DOCUMENT:
====================
La surveillance instrumentée de cette carrière a notamment pour but de prévenir tout risque pour le personnel travaillant en souterrain et en surface. Des seuils de vigilance et d’alerte ont été définis par le maître d’oeuvre préalablement à la phase de travaux. Dès qu’un seuil d’alerte était atteint, une alarme visuelle et sonore devait retentir dans la carrière pour permettre à l’ensemble du personnel d’évacuer le chantier. En parallèle, un système d’envoi d’alarme par mail et SMS avait été mis en service pour avertir le maître d’ouvrage et le maître d’oeuvre.
====================
MATÉRIEL FOURNI:
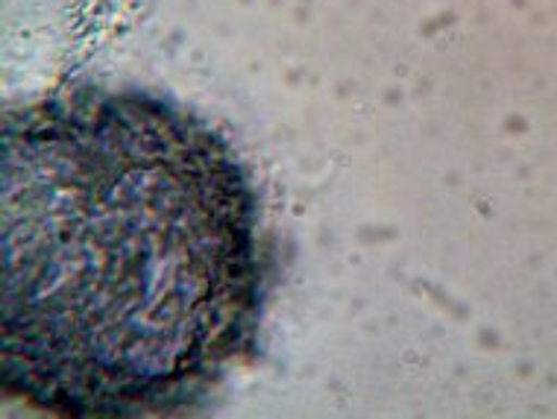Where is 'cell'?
<instances>
[{
  "label": "cell",
  "instance_id": "cell-1",
  "mask_svg": "<svg viewBox=\"0 0 557 419\" xmlns=\"http://www.w3.org/2000/svg\"><path fill=\"white\" fill-rule=\"evenodd\" d=\"M3 391L62 417L200 405L261 311L247 173L194 114L83 88L3 118Z\"/></svg>",
  "mask_w": 557,
  "mask_h": 419
}]
</instances>
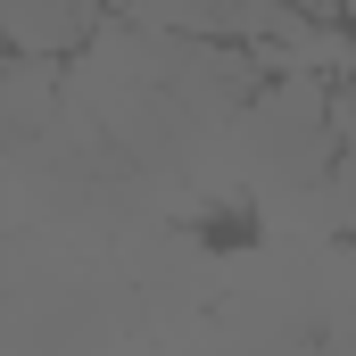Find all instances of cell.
Wrapping results in <instances>:
<instances>
[{"mask_svg":"<svg viewBox=\"0 0 356 356\" xmlns=\"http://www.w3.org/2000/svg\"><path fill=\"white\" fill-rule=\"evenodd\" d=\"M282 8H290V17H315V25H332V17H340L348 0H282Z\"/></svg>","mask_w":356,"mask_h":356,"instance_id":"4","label":"cell"},{"mask_svg":"<svg viewBox=\"0 0 356 356\" xmlns=\"http://www.w3.org/2000/svg\"><path fill=\"white\" fill-rule=\"evenodd\" d=\"M99 33V0H0V42L8 50H33V58H58Z\"/></svg>","mask_w":356,"mask_h":356,"instance_id":"1","label":"cell"},{"mask_svg":"<svg viewBox=\"0 0 356 356\" xmlns=\"http://www.w3.org/2000/svg\"><path fill=\"white\" fill-rule=\"evenodd\" d=\"M50 91H58L50 58L8 50V58H0V133H33V124L50 116Z\"/></svg>","mask_w":356,"mask_h":356,"instance_id":"3","label":"cell"},{"mask_svg":"<svg viewBox=\"0 0 356 356\" xmlns=\"http://www.w3.org/2000/svg\"><path fill=\"white\" fill-rule=\"evenodd\" d=\"M124 17L141 33H175V42H224V33H241V0H124Z\"/></svg>","mask_w":356,"mask_h":356,"instance_id":"2","label":"cell"}]
</instances>
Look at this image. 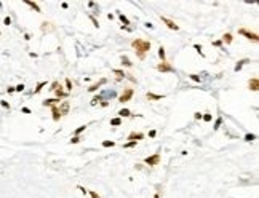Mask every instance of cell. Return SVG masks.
<instances>
[{"label": "cell", "instance_id": "6da1fadb", "mask_svg": "<svg viewBox=\"0 0 259 198\" xmlns=\"http://www.w3.org/2000/svg\"><path fill=\"white\" fill-rule=\"evenodd\" d=\"M131 46L133 50L136 51V56L139 59H146V53L150 51V42L149 40H144V39H136L131 42Z\"/></svg>", "mask_w": 259, "mask_h": 198}, {"label": "cell", "instance_id": "7a4b0ae2", "mask_svg": "<svg viewBox=\"0 0 259 198\" xmlns=\"http://www.w3.org/2000/svg\"><path fill=\"white\" fill-rule=\"evenodd\" d=\"M133 94H134V90H133V88H125V90H123V93L118 96V102L125 104V102H128L130 99L133 98Z\"/></svg>", "mask_w": 259, "mask_h": 198}, {"label": "cell", "instance_id": "3957f363", "mask_svg": "<svg viewBox=\"0 0 259 198\" xmlns=\"http://www.w3.org/2000/svg\"><path fill=\"white\" fill-rule=\"evenodd\" d=\"M238 35H243L245 39L248 40H253V42H257L259 40V35L256 32H249L248 29H245V27H242V29H238Z\"/></svg>", "mask_w": 259, "mask_h": 198}, {"label": "cell", "instance_id": "277c9868", "mask_svg": "<svg viewBox=\"0 0 259 198\" xmlns=\"http://www.w3.org/2000/svg\"><path fill=\"white\" fill-rule=\"evenodd\" d=\"M144 163H146V165H149V166H157V165H160V153H159V152H155V153L150 155V157H146V158H144Z\"/></svg>", "mask_w": 259, "mask_h": 198}, {"label": "cell", "instance_id": "5b68a950", "mask_svg": "<svg viewBox=\"0 0 259 198\" xmlns=\"http://www.w3.org/2000/svg\"><path fill=\"white\" fill-rule=\"evenodd\" d=\"M160 21L168 27V29H171V31H179V26L174 23L173 19H170V18H165V16H160Z\"/></svg>", "mask_w": 259, "mask_h": 198}, {"label": "cell", "instance_id": "8992f818", "mask_svg": "<svg viewBox=\"0 0 259 198\" xmlns=\"http://www.w3.org/2000/svg\"><path fill=\"white\" fill-rule=\"evenodd\" d=\"M157 70L159 72H176V69H174L170 62H166V61H163V62H160L159 65H157Z\"/></svg>", "mask_w": 259, "mask_h": 198}, {"label": "cell", "instance_id": "52a82bcc", "mask_svg": "<svg viewBox=\"0 0 259 198\" xmlns=\"http://www.w3.org/2000/svg\"><path fill=\"white\" fill-rule=\"evenodd\" d=\"M42 104L45 106V107H53V106H59L61 104V99H58V98H51V99H45Z\"/></svg>", "mask_w": 259, "mask_h": 198}, {"label": "cell", "instance_id": "ba28073f", "mask_svg": "<svg viewBox=\"0 0 259 198\" xmlns=\"http://www.w3.org/2000/svg\"><path fill=\"white\" fill-rule=\"evenodd\" d=\"M248 86H249V90L251 91H257L259 90V80H257V77H253V78H249V82H248Z\"/></svg>", "mask_w": 259, "mask_h": 198}, {"label": "cell", "instance_id": "9c48e42d", "mask_svg": "<svg viewBox=\"0 0 259 198\" xmlns=\"http://www.w3.org/2000/svg\"><path fill=\"white\" fill-rule=\"evenodd\" d=\"M126 139H128V141H131V142H138V141L144 139V134H142V133H130Z\"/></svg>", "mask_w": 259, "mask_h": 198}, {"label": "cell", "instance_id": "30bf717a", "mask_svg": "<svg viewBox=\"0 0 259 198\" xmlns=\"http://www.w3.org/2000/svg\"><path fill=\"white\" fill-rule=\"evenodd\" d=\"M69 102L67 101H64V102H61V104L58 106V109H59V112H61V117L62 115H66V114H69Z\"/></svg>", "mask_w": 259, "mask_h": 198}, {"label": "cell", "instance_id": "8fae6325", "mask_svg": "<svg viewBox=\"0 0 259 198\" xmlns=\"http://www.w3.org/2000/svg\"><path fill=\"white\" fill-rule=\"evenodd\" d=\"M106 82H107L106 78H101V80H99L98 83H93V85H91V86L88 88V91H90V93H95V91H98V90L101 88V85H104Z\"/></svg>", "mask_w": 259, "mask_h": 198}, {"label": "cell", "instance_id": "7c38bea8", "mask_svg": "<svg viewBox=\"0 0 259 198\" xmlns=\"http://www.w3.org/2000/svg\"><path fill=\"white\" fill-rule=\"evenodd\" d=\"M146 98L149 99V101H162L165 96H163V94H155V93H150V91H149V93L146 94Z\"/></svg>", "mask_w": 259, "mask_h": 198}, {"label": "cell", "instance_id": "4fadbf2b", "mask_svg": "<svg viewBox=\"0 0 259 198\" xmlns=\"http://www.w3.org/2000/svg\"><path fill=\"white\" fill-rule=\"evenodd\" d=\"M51 117H53V120L54 121H59L61 120V112H59V109H58V106H53L51 107Z\"/></svg>", "mask_w": 259, "mask_h": 198}, {"label": "cell", "instance_id": "5bb4252c", "mask_svg": "<svg viewBox=\"0 0 259 198\" xmlns=\"http://www.w3.org/2000/svg\"><path fill=\"white\" fill-rule=\"evenodd\" d=\"M248 62H249V59H248V58H245V59H240V61H238V62L235 64L234 70H235V72H240V70H242V67H243L245 64H248Z\"/></svg>", "mask_w": 259, "mask_h": 198}, {"label": "cell", "instance_id": "9a60e30c", "mask_svg": "<svg viewBox=\"0 0 259 198\" xmlns=\"http://www.w3.org/2000/svg\"><path fill=\"white\" fill-rule=\"evenodd\" d=\"M27 6H31L32 8V10H35L37 13H42V10H40V6H39V3H35V2H29V0H26V2H24Z\"/></svg>", "mask_w": 259, "mask_h": 198}, {"label": "cell", "instance_id": "2e32d148", "mask_svg": "<svg viewBox=\"0 0 259 198\" xmlns=\"http://www.w3.org/2000/svg\"><path fill=\"white\" fill-rule=\"evenodd\" d=\"M118 117L120 118H126V117H131V110H130V109H120L118 110Z\"/></svg>", "mask_w": 259, "mask_h": 198}, {"label": "cell", "instance_id": "e0dca14e", "mask_svg": "<svg viewBox=\"0 0 259 198\" xmlns=\"http://www.w3.org/2000/svg\"><path fill=\"white\" fill-rule=\"evenodd\" d=\"M117 14H118V19L123 23V26H125V27H128V24H130V19H128V18H126V16H125L122 11H118Z\"/></svg>", "mask_w": 259, "mask_h": 198}, {"label": "cell", "instance_id": "ac0fdd59", "mask_svg": "<svg viewBox=\"0 0 259 198\" xmlns=\"http://www.w3.org/2000/svg\"><path fill=\"white\" fill-rule=\"evenodd\" d=\"M45 86H47V82H39V83H37V86H35V90H34V94H39Z\"/></svg>", "mask_w": 259, "mask_h": 198}, {"label": "cell", "instance_id": "d6986e66", "mask_svg": "<svg viewBox=\"0 0 259 198\" xmlns=\"http://www.w3.org/2000/svg\"><path fill=\"white\" fill-rule=\"evenodd\" d=\"M232 40H234V37H232V34H224V37H222V43L226 42L227 45H230V43H232Z\"/></svg>", "mask_w": 259, "mask_h": 198}, {"label": "cell", "instance_id": "ffe728a7", "mask_svg": "<svg viewBox=\"0 0 259 198\" xmlns=\"http://www.w3.org/2000/svg\"><path fill=\"white\" fill-rule=\"evenodd\" d=\"M122 64L125 65V67H133V62L130 61V59H128V56H125V54L122 56Z\"/></svg>", "mask_w": 259, "mask_h": 198}, {"label": "cell", "instance_id": "44dd1931", "mask_svg": "<svg viewBox=\"0 0 259 198\" xmlns=\"http://www.w3.org/2000/svg\"><path fill=\"white\" fill-rule=\"evenodd\" d=\"M120 125H122V118L120 117H115L110 120V126H120Z\"/></svg>", "mask_w": 259, "mask_h": 198}, {"label": "cell", "instance_id": "7402d4cb", "mask_svg": "<svg viewBox=\"0 0 259 198\" xmlns=\"http://www.w3.org/2000/svg\"><path fill=\"white\" fill-rule=\"evenodd\" d=\"M159 58L162 59V62L166 61V53H165V48H163V46H160V48H159Z\"/></svg>", "mask_w": 259, "mask_h": 198}, {"label": "cell", "instance_id": "603a6c76", "mask_svg": "<svg viewBox=\"0 0 259 198\" xmlns=\"http://www.w3.org/2000/svg\"><path fill=\"white\" fill-rule=\"evenodd\" d=\"M112 72H114V74L117 75V77H118V78H125V75H126V74H125V72H123L122 69H114Z\"/></svg>", "mask_w": 259, "mask_h": 198}, {"label": "cell", "instance_id": "cb8c5ba5", "mask_svg": "<svg viewBox=\"0 0 259 198\" xmlns=\"http://www.w3.org/2000/svg\"><path fill=\"white\" fill-rule=\"evenodd\" d=\"M187 77H189V78H190L192 82H195V83H200V82H202V78L198 77V75H195V74H189Z\"/></svg>", "mask_w": 259, "mask_h": 198}, {"label": "cell", "instance_id": "d4e9b609", "mask_svg": "<svg viewBox=\"0 0 259 198\" xmlns=\"http://www.w3.org/2000/svg\"><path fill=\"white\" fill-rule=\"evenodd\" d=\"M61 88H62V86H61ZM61 88H58L56 91H54V93H56V96H58V99H61V98H66V96H67V93H64Z\"/></svg>", "mask_w": 259, "mask_h": 198}, {"label": "cell", "instance_id": "484cf974", "mask_svg": "<svg viewBox=\"0 0 259 198\" xmlns=\"http://www.w3.org/2000/svg\"><path fill=\"white\" fill-rule=\"evenodd\" d=\"M101 101H103V96H99V94H98V96H95L93 99H91V106H96V104H99Z\"/></svg>", "mask_w": 259, "mask_h": 198}, {"label": "cell", "instance_id": "4316f807", "mask_svg": "<svg viewBox=\"0 0 259 198\" xmlns=\"http://www.w3.org/2000/svg\"><path fill=\"white\" fill-rule=\"evenodd\" d=\"M87 129V125H82V126H78L77 129H75V133H74V136H78L80 133H83V131Z\"/></svg>", "mask_w": 259, "mask_h": 198}, {"label": "cell", "instance_id": "83f0119b", "mask_svg": "<svg viewBox=\"0 0 259 198\" xmlns=\"http://www.w3.org/2000/svg\"><path fill=\"white\" fill-rule=\"evenodd\" d=\"M58 88H61L59 82H53V83H51V86H50V91H56Z\"/></svg>", "mask_w": 259, "mask_h": 198}, {"label": "cell", "instance_id": "f1b7e54d", "mask_svg": "<svg viewBox=\"0 0 259 198\" xmlns=\"http://www.w3.org/2000/svg\"><path fill=\"white\" fill-rule=\"evenodd\" d=\"M221 125H222V117H218V118H216V121H214V126H213V128L218 129Z\"/></svg>", "mask_w": 259, "mask_h": 198}, {"label": "cell", "instance_id": "f546056e", "mask_svg": "<svg viewBox=\"0 0 259 198\" xmlns=\"http://www.w3.org/2000/svg\"><path fill=\"white\" fill-rule=\"evenodd\" d=\"M136 144L138 142H131V141H128L126 144H123V149H133V147H136Z\"/></svg>", "mask_w": 259, "mask_h": 198}, {"label": "cell", "instance_id": "4dcf8cb0", "mask_svg": "<svg viewBox=\"0 0 259 198\" xmlns=\"http://www.w3.org/2000/svg\"><path fill=\"white\" fill-rule=\"evenodd\" d=\"M115 142L114 141H103V147H114Z\"/></svg>", "mask_w": 259, "mask_h": 198}, {"label": "cell", "instance_id": "1f68e13d", "mask_svg": "<svg viewBox=\"0 0 259 198\" xmlns=\"http://www.w3.org/2000/svg\"><path fill=\"white\" fill-rule=\"evenodd\" d=\"M256 139V134H245V141L246 142H251V141Z\"/></svg>", "mask_w": 259, "mask_h": 198}, {"label": "cell", "instance_id": "d6a6232c", "mask_svg": "<svg viewBox=\"0 0 259 198\" xmlns=\"http://www.w3.org/2000/svg\"><path fill=\"white\" fill-rule=\"evenodd\" d=\"M87 193H90L91 198H101V196L98 195V192H95V190H87Z\"/></svg>", "mask_w": 259, "mask_h": 198}, {"label": "cell", "instance_id": "836d02e7", "mask_svg": "<svg viewBox=\"0 0 259 198\" xmlns=\"http://www.w3.org/2000/svg\"><path fill=\"white\" fill-rule=\"evenodd\" d=\"M202 120H203V121H211V120H213V115H211V114H205V115L202 117Z\"/></svg>", "mask_w": 259, "mask_h": 198}, {"label": "cell", "instance_id": "e575fe53", "mask_svg": "<svg viewBox=\"0 0 259 198\" xmlns=\"http://www.w3.org/2000/svg\"><path fill=\"white\" fill-rule=\"evenodd\" d=\"M193 48L197 50V53H200V56H205V53L202 51V45H197V43H195V45H193Z\"/></svg>", "mask_w": 259, "mask_h": 198}, {"label": "cell", "instance_id": "d590c367", "mask_svg": "<svg viewBox=\"0 0 259 198\" xmlns=\"http://www.w3.org/2000/svg\"><path fill=\"white\" fill-rule=\"evenodd\" d=\"M90 21H91V23H93V26H95V27H99V21L96 19V18H95V16H90Z\"/></svg>", "mask_w": 259, "mask_h": 198}, {"label": "cell", "instance_id": "8d00e7d4", "mask_svg": "<svg viewBox=\"0 0 259 198\" xmlns=\"http://www.w3.org/2000/svg\"><path fill=\"white\" fill-rule=\"evenodd\" d=\"M66 88H67V93L72 91V82H70L69 78H66Z\"/></svg>", "mask_w": 259, "mask_h": 198}, {"label": "cell", "instance_id": "74e56055", "mask_svg": "<svg viewBox=\"0 0 259 198\" xmlns=\"http://www.w3.org/2000/svg\"><path fill=\"white\" fill-rule=\"evenodd\" d=\"M80 141H82V139H80L78 136H74V137L70 139V144H78V142H80Z\"/></svg>", "mask_w": 259, "mask_h": 198}, {"label": "cell", "instance_id": "f35d334b", "mask_svg": "<svg viewBox=\"0 0 259 198\" xmlns=\"http://www.w3.org/2000/svg\"><path fill=\"white\" fill-rule=\"evenodd\" d=\"M15 91H18V93L24 91V85H23V83H19V85H18V86H15Z\"/></svg>", "mask_w": 259, "mask_h": 198}, {"label": "cell", "instance_id": "ab89813d", "mask_svg": "<svg viewBox=\"0 0 259 198\" xmlns=\"http://www.w3.org/2000/svg\"><path fill=\"white\" fill-rule=\"evenodd\" d=\"M213 45H214V46H219V48H222V40H214V42H213Z\"/></svg>", "mask_w": 259, "mask_h": 198}, {"label": "cell", "instance_id": "60d3db41", "mask_svg": "<svg viewBox=\"0 0 259 198\" xmlns=\"http://www.w3.org/2000/svg\"><path fill=\"white\" fill-rule=\"evenodd\" d=\"M202 117H203V114H200V112H195V114H193V118L195 120H202Z\"/></svg>", "mask_w": 259, "mask_h": 198}, {"label": "cell", "instance_id": "b9f144b4", "mask_svg": "<svg viewBox=\"0 0 259 198\" xmlns=\"http://www.w3.org/2000/svg\"><path fill=\"white\" fill-rule=\"evenodd\" d=\"M3 23H5V26H10V24H11V18H10V16H6L5 19H3Z\"/></svg>", "mask_w": 259, "mask_h": 198}, {"label": "cell", "instance_id": "7bdbcfd3", "mask_svg": "<svg viewBox=\"0 0 259 198\" xmlns=\"http://www.w3.org/2000/svg\"><path fill=\"white\" fill-rule=\"evenodd\" d=\"M0 104H2V107H5V109H10V104H8L6 101H0Z\"/></svg>", "mask_w": 259, "mask_h": 198}, {"label": "cell", "instance_id": "ee69618b", "mask_svg": "<svg viewBox=\"0 0 259 198\" xmlns=\"http://www.w3.org/2000/svg\"><path fill=\"white\" fill-rule=\"evenodd\" d=\"M155 134H157V131H155V129L149 131V137H155Z\"/></svg>", "mask_w": 259, "mask_h": 198}, {"label": "cell", "instance_id": "f6af8a7d", "mask_svg": "<svg viewBox=\"0 0 259 198\" xmlns=\"http://www.w3.org/2000/svg\"><path fill=\"white\" fill-rule=\"evenodd\" d=\"M61 6L64 8V10H67V8H69V3H67V2H62V3H61Z\"/></svg>", "mask_w": 259, "mask_h": 198}, {"label": "cell", "instance_id": "bcb514c9", "mask_svg": "<svg viewBox=\"0 0 259 198\" xmlns=\"http://www.w3.org/2000/svg\"><path fill=\"white\" fill-rule=\"evenodd\" d=\"M99 104H101V106H103V107H107V106H109V102H107V101H101V102H99Z\"/></svg>", "mask_w": 259, "mask_h": 198}, {"label": "cell", "instance_id": "7dc6e473", "mask_svg": "<svg viewBox=\"0 0 259 198\" xmlns=\"http://www.w3.org/2000/svg\"><path fill=\"white\" fill-rule=\"evenodd\" d=\"M6 91L10 93V94H11V93H15V86H8V90H6Z\"/></svg>", "mask_w": 259, "mask_h": 198}, {"label": "cell", "instance_id": "c3c4849f", "mask_svg": "<svg viewBox=\"0 0 259 198\" xmlns=\"http://www.w3.org/2000/svg\"><path fill=\"white\" fill-rule=\"evenodd\" d=\"M23 112H24V114H31V109H27V107H23Z\"/></svg>", "mask_w": 259, "mask_h": 198}, {"label": "cell", "instance_id": "681fc988", "mask_svg": "<svg viewBox=\"0 0 259 198\" xmlns=\"http://www.w3.org/2000/svg\"><path fill=\"white\" fill-rule=\"evenodd\" d=\"M78 190H82V193H87V190H85V188H83L82 185H78Z\"/></svg>", "mask_w": 259, "mask_h": 198}, {"label": "cell", "instance_id": "f907efd6", "mask_svg": "<svg viewBox=\"0 0 259 198\" xmlns=\"http://www.w3.org/2000/svg\"><path fill=\"white\" fill-rule=\"evenodd\" d=\"M154 198H160V193H155V195H154Z\"/></svg>", "mask_w": 259, "mask_h": 198}, {"label": "cell", "instance_id": "816d5d0a", "mask_svg": "<svg viewBox=\"0 0 259 198\" xmlns=\"http://www.w3.org/2000/svg\"><path fill=\"white\" fill-rule=\"evenodd\" d=\"M0 35H2V32H0Z\"/></svg>", "mask_w": 259, "mask_h": 198}]
</instances>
====================
LISTE DES TÂCHES:
#1 D'après le document, par quels moyens le maître d'ouvrage et le maître d'oeuvre étaient-ils avertis d'une alarme ?
#2 Recopiez le passage du document depuis « La surveillance instrumentée » jusqu'à « le maître d’oeuvre. ».

RÉPONSES AUX EXERCICES:
#1 Par mail et par SMS.

#2
La surveillance instrumentée de cette carrière a notamment pour but de prévenir tout risque pour le personnel travaillant en souterrain et en surface. Des seuils de vigilance et d’alerte ont été définis par le maître d’oeuvre préalablement à la phase de travaux. Dès qu’un seuil d’alerte était atteint, une alarme visuelle et sonore devait retentir dans la carrière pour permettre à l’ensemble du personnel d’évacuer le chantier. En parallèle, un système d’envoi d’alarme par mail et SMS avait été mis en service pour avertir le maître d’ouvrage et le maître d’oeuvre.